Quark Games, the development team behind Valor, is no stranger to fantasy-based strategy games. The company’s latest PvP game, Champs: Battlegrounds (Free), gives you a squad of knights, archers, fiendish ghouls and other Arthurian-style characters to do battle with on a chessboard-like playing field. The nearly real-time combat is the kind of fast action you want to enjoy on an iPad, but may just be a little too cramped for iPhone play.
Typically, when you think of the differences between turn-based strategy games and real-time strategy games, squared spaces always pop into mind. Turn-based games are usually locked into a grid setup and you alternate turns with your opponent. Whereas real-time games allow you to move about as you please and the action never stops. Champs: Battlegrounds falls somewhere in the middle. It wants to be real-time, but you always feel like you’re waiting on your turn to go next.
Players face off in six-on-six combat.

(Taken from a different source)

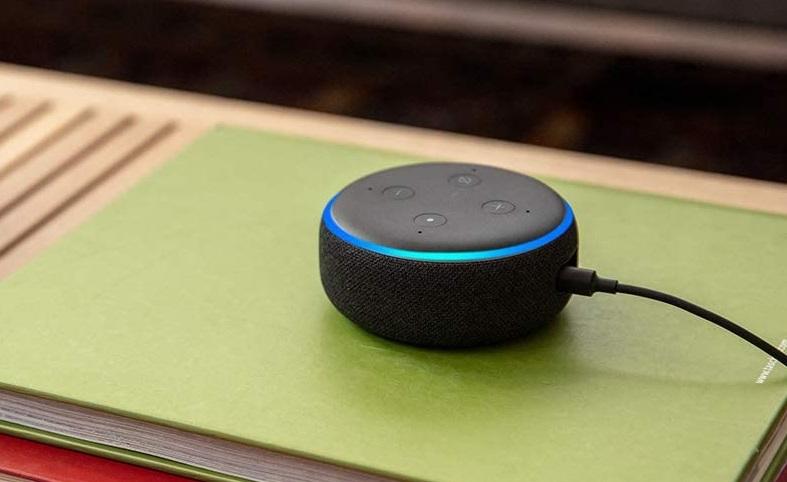 A 3rd Generation Echo Dot.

Each character has an energy meter that has four tiers of actions. When the first tier fills up, you can move your character on the square-based grid. The second tier allows you to perform a basic attack, while the top two tiers allow you to perform more powerful, specialized abilities. The first person to score ten knockdowns wins.
When you first start playing, you have six basic characters: two Vagabonds, two Squires and two Apprentices. The character art reminds me of Bastian, without the abundance of vibrant colors. In your first matches, the action seems to be fast paced. Most of the time, you’re just waiting for the first and second tiers of your energy meter to fill up so that you can move your character and perform basic attacks. The Apprentice serves as your healer. Players can move her to specialized squares that allow her energy meter to fill up faster. Then, they can use her third-tier, healing spell. The action appears to be fast because you always feel like you’re tapping a different character to attack, move, heal or throw a projectile.

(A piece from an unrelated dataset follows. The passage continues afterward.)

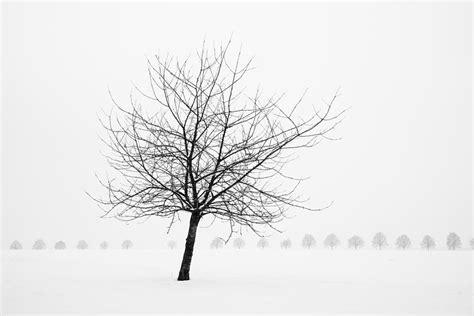 winter white tree bare tree in winter wonderful black and white snow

However, once you and the opponents you meet start to perform upgrades or purchase new characters, the action starts to slow down. Why perform a basic attack, when you can wait for your Acolyte’s energy meter to fill up and unleash a powerful tier-four fireball? All of a sudden, that pseudo-frenetic action you experienced when you first started playing feels a lot more turn-based. That’s not to say that the fun isn’t there, but it starts to make you wonder if this game is unique at all in the MOBA space (multiplayer online battle arena). You’re simply hopping from square to square, waiting for a chance to actually do something and cursing that energy meter for being so real-time slow.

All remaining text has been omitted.